Multiphonic modeling using Impulse Pattern Formulation (IPF)

TL;DR

This paper introduces the Impulse Pattern Formulation (IPF), a novel top-down modeling approach for wind instrument multiphonics, capturing complex behaviors like bifurcations, noise, and the effects of fingerings through impulse reflections and damping.

Contribution

The paper presents the IPF as a new method for modeling and synthesizing multiphonic sounds in wind instruments, explaining complex dynamics via impulse reflections and damping.

Findings

IPF captures transitions between noise and regular tones.

Multiphonics modeled by reflection points with varying strengths.

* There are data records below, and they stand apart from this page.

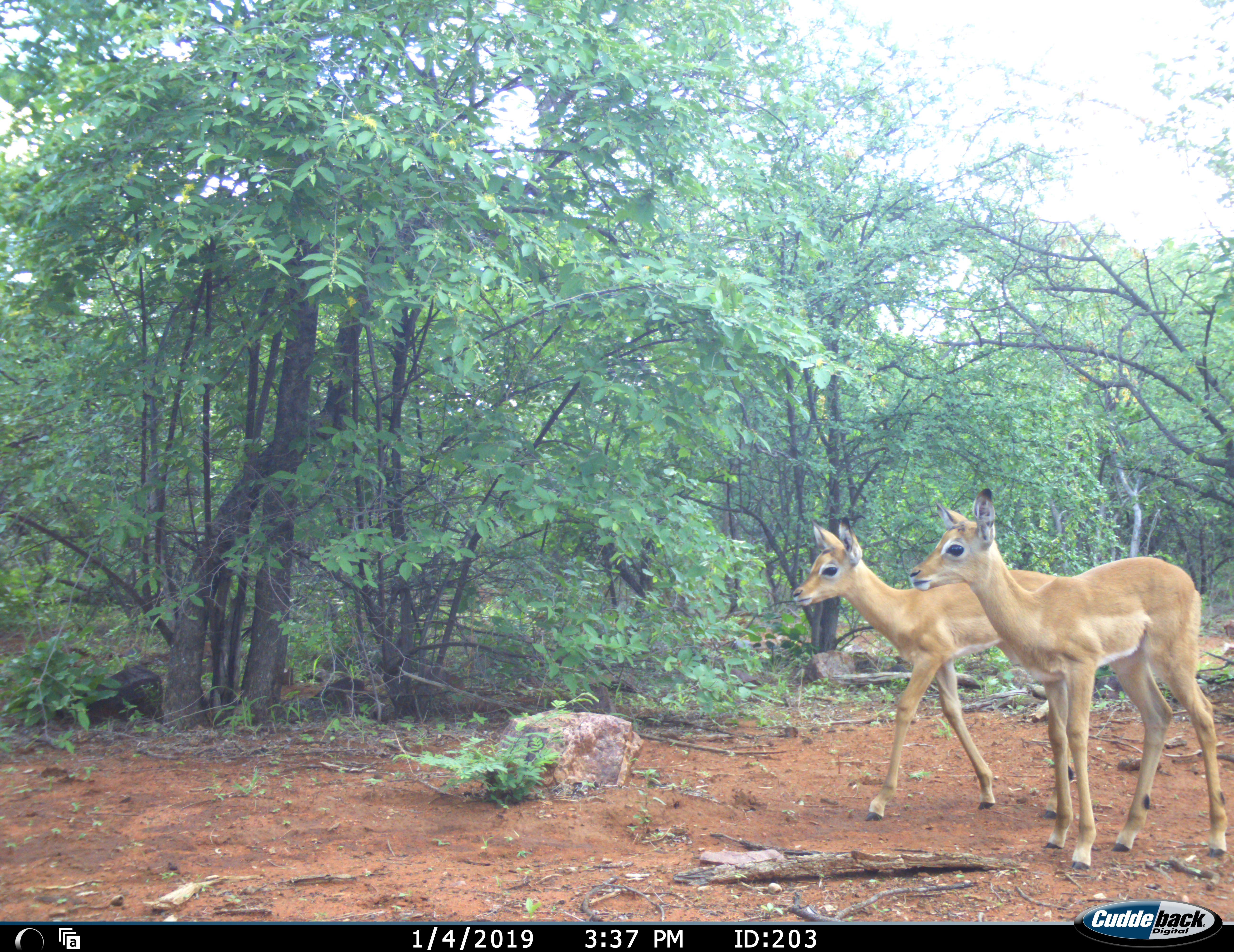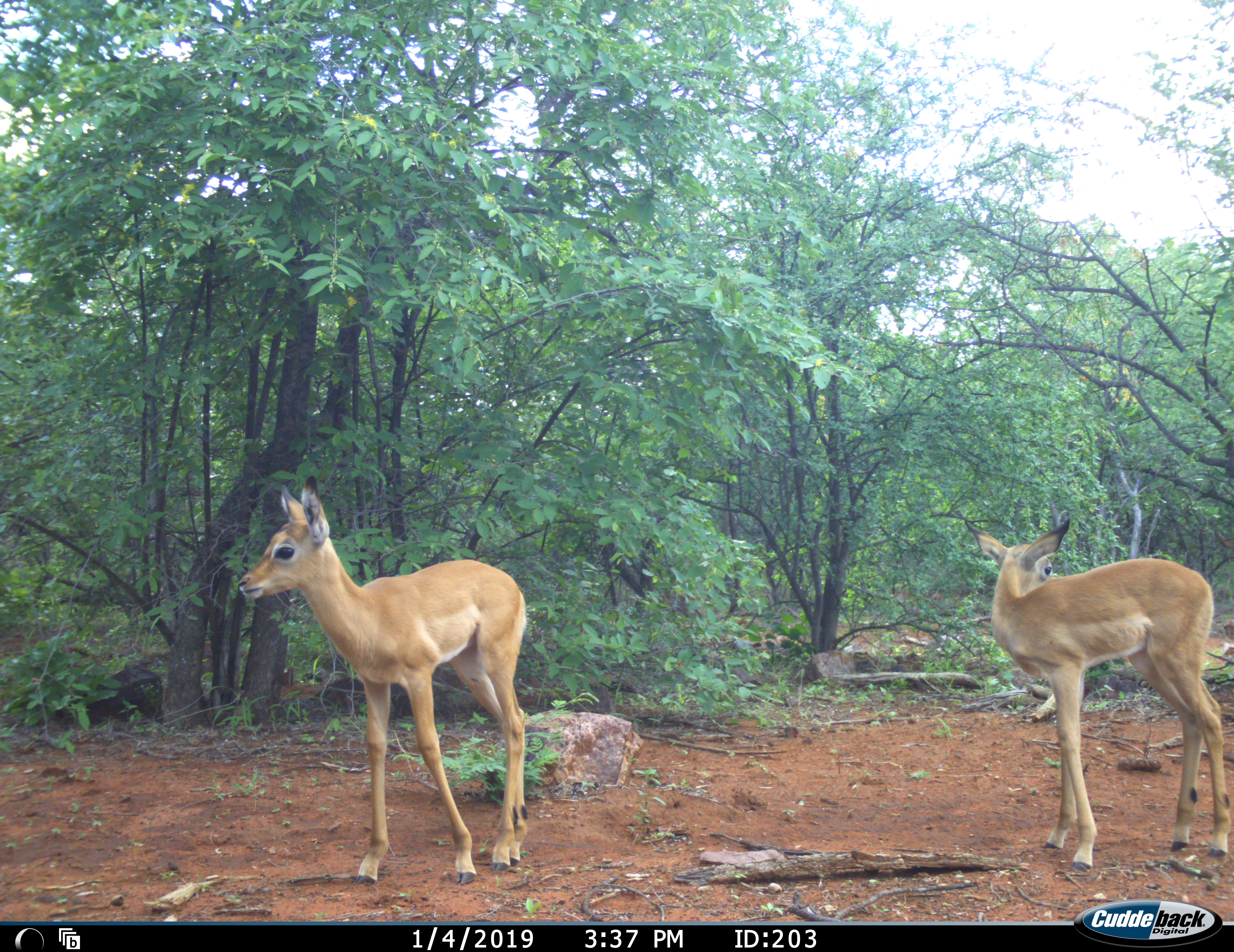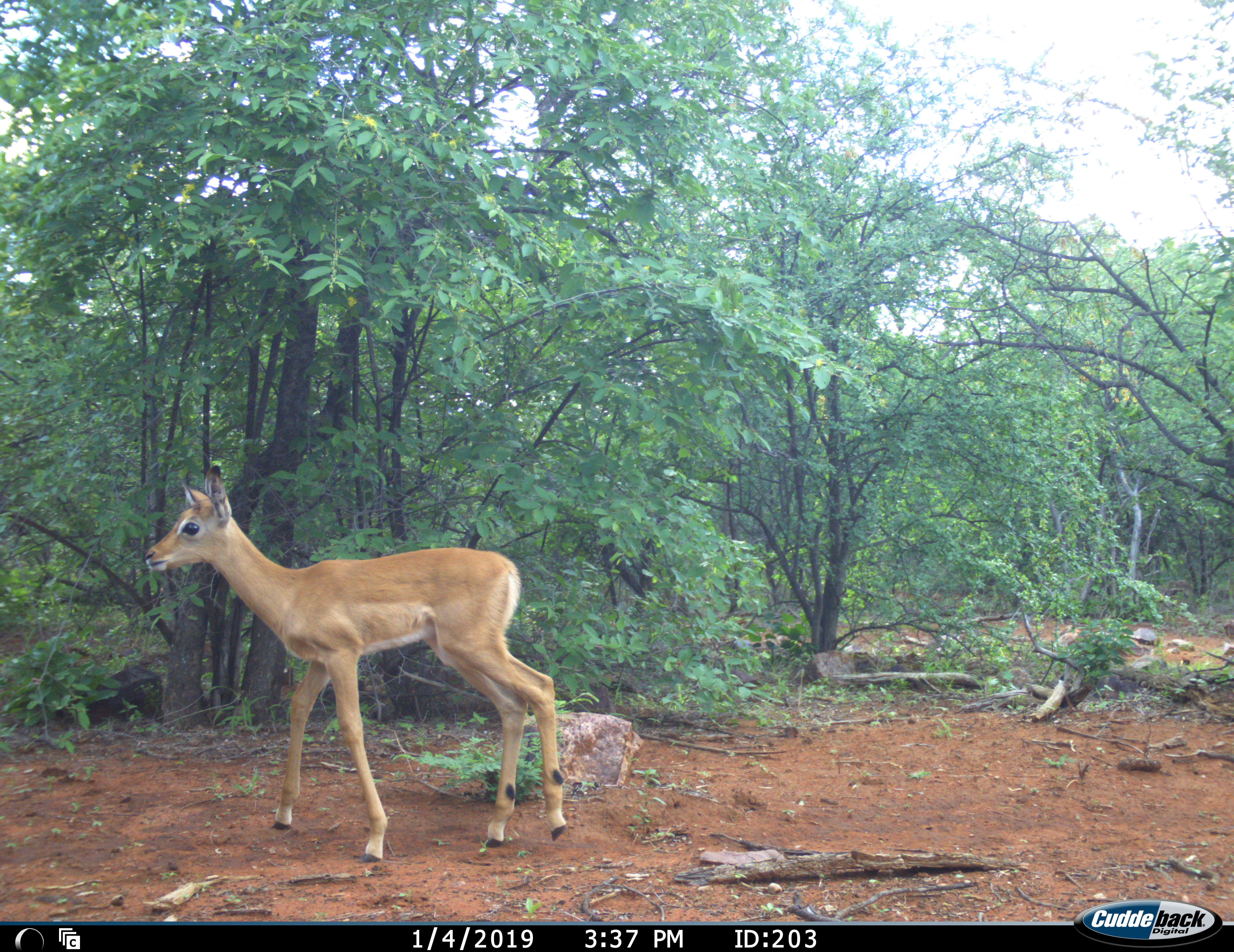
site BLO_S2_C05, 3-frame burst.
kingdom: Animalia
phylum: Chordata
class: Mammalia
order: Artiodactyla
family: Bovidae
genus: Aepyceros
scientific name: Aepyceros melampus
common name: impala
Impala (Aepyceros melampus), count 2. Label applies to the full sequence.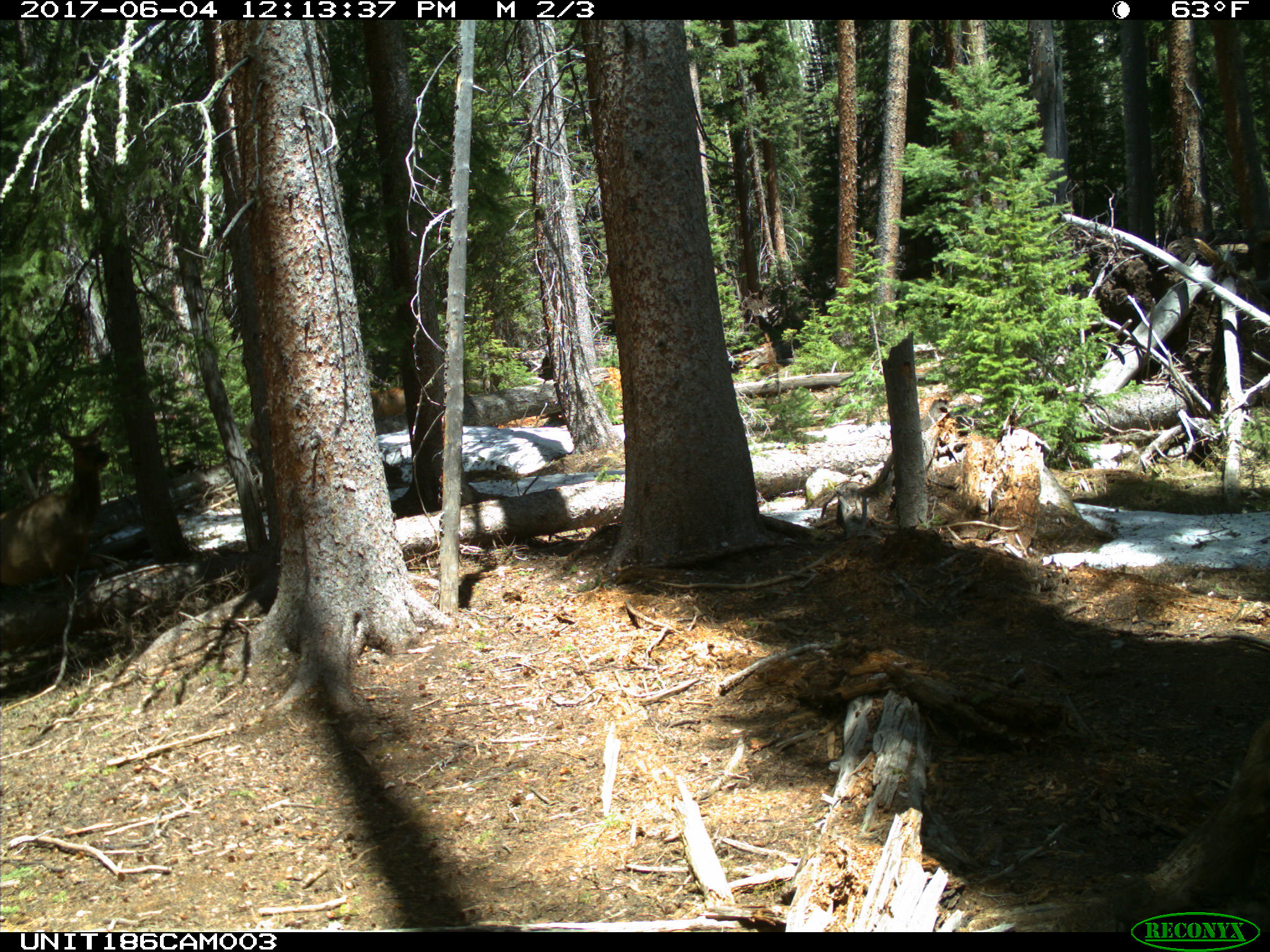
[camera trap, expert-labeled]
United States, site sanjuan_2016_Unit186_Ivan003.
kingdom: Animalia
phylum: Chordata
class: Mammalia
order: Artiodactyla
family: Cervidae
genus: Cervus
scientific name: Cervus elaphus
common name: red deer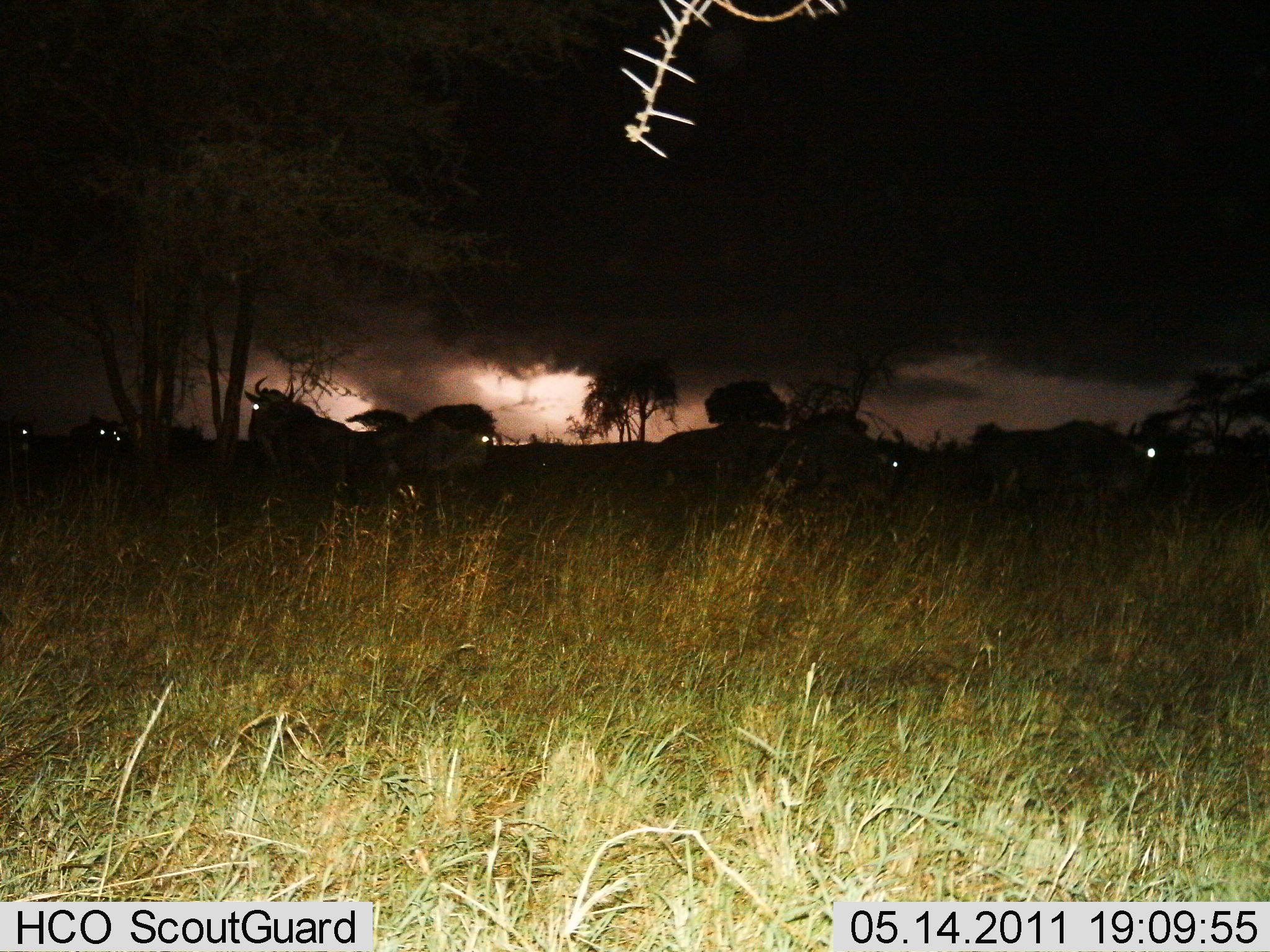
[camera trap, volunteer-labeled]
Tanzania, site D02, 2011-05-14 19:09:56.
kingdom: Animalia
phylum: Chordata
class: Mammalia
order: Artiodactyla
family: Bovidae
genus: Connochaetes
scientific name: Connochaetes taurinus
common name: blue wildebeest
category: wildebeest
Wildebeest (blue wildebeest) (Connochaetes taurinus), count 7. Behavior (volunteer vote fractions): standing 62%, resting 8%, moving 38%, interacting 8%. Young present (vote fraction): 0%. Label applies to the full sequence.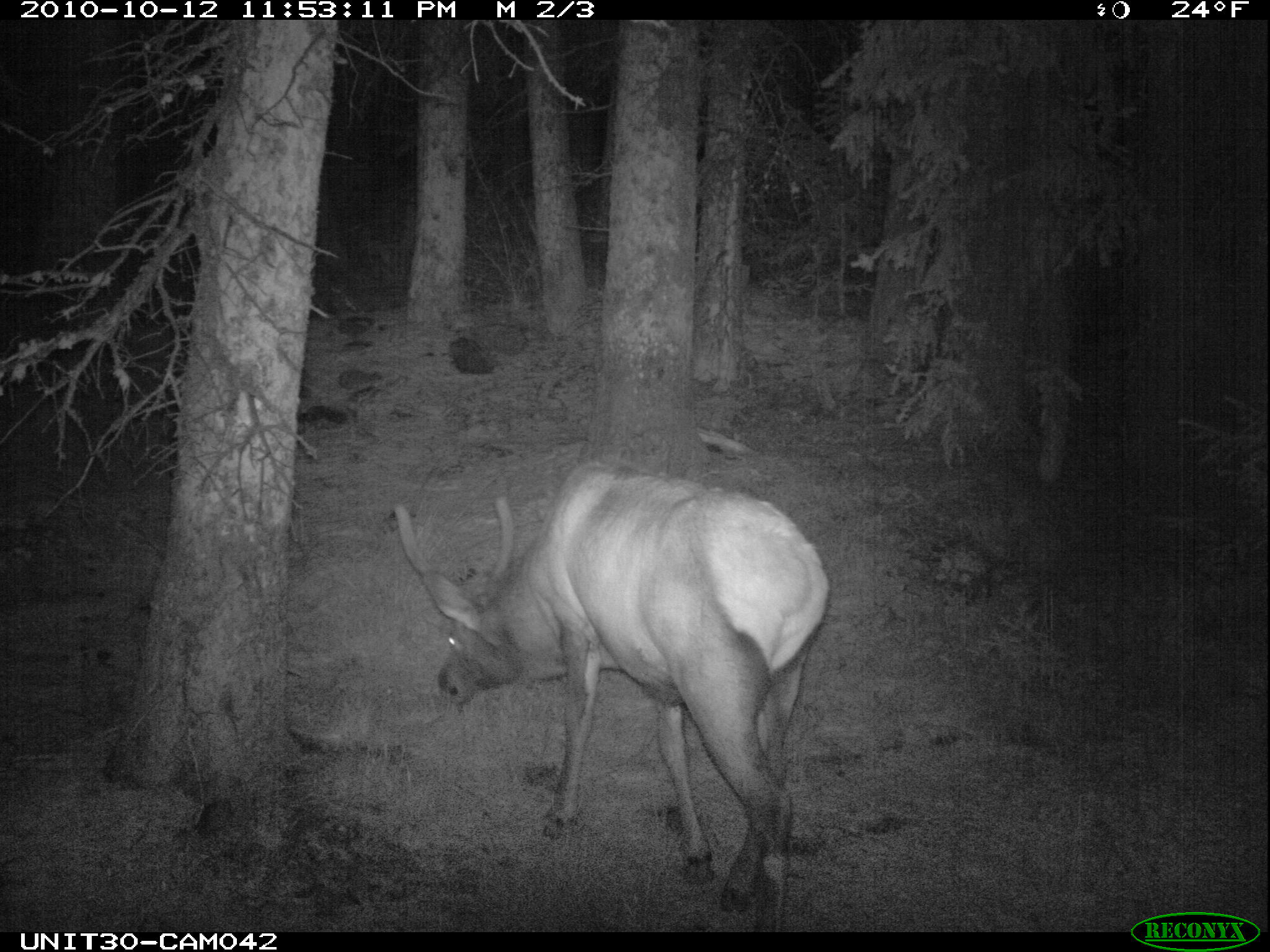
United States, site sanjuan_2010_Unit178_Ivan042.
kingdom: Animalia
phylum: Chordata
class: Mammalia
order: Artiodactyla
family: Cervidae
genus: Cervus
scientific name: Cervus elaphus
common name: red deer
Cervus elaphus (red deer).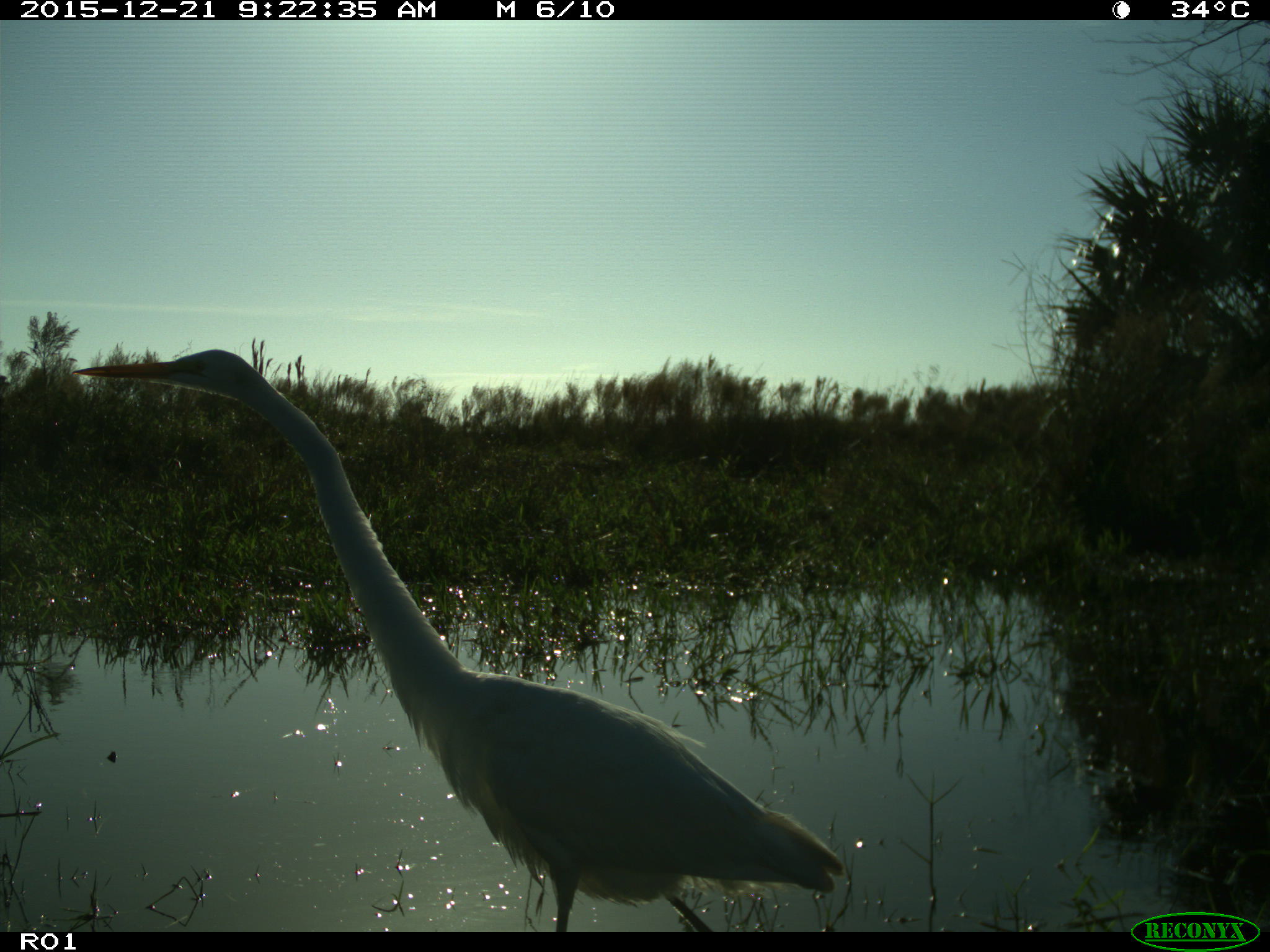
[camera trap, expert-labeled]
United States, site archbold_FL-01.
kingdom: Animalia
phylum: Chordata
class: Aves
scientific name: Aves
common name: birds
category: unidentified bird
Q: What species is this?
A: Unidentified bird (birds) (Aves).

IPF can synthesize multiphonic sounds effectively.

Abstract

Multiphonics, the presence of multiple pitches within the sound, can be produced in several ways. In wind instruments, they can appear at low blowing pressure when complex fingerings are used. Such multiphonics can be modeled by the Impulse Pattern Formulation (IPF). This top-down method regards musical instruments as systems working with impulses originating from a generating entity, travel through the instrument, are reflected at various positions, and are exponentially damped. Eventually, impulses return to the generating entity and retrigger or interact with subsequent impulses. Due to this straightforward approach, the IPF can explain fundamental principles of complex dynamic systems. While modeling wind instruments played with blowing pressures at the threshold of tone onset, the IPF captures transitions between regular periodicity at nominal pitch, bifurcations, and noise. This corresponds to behavior found in wind instruments where multiphonics appear at the transition between noise and regular musical note regimes. Using the IPF, complex fingerings correspond to multiple reflection points at open finger holes with different reflection strengths. Multiphonics can be modeled if reflection points farther away show higher reflection strength and thus, disrupt periodic motion. The IPF can also synthesize multiphonic sounds by concatenating typical wind instrument waveforms at adjacent impulse time points.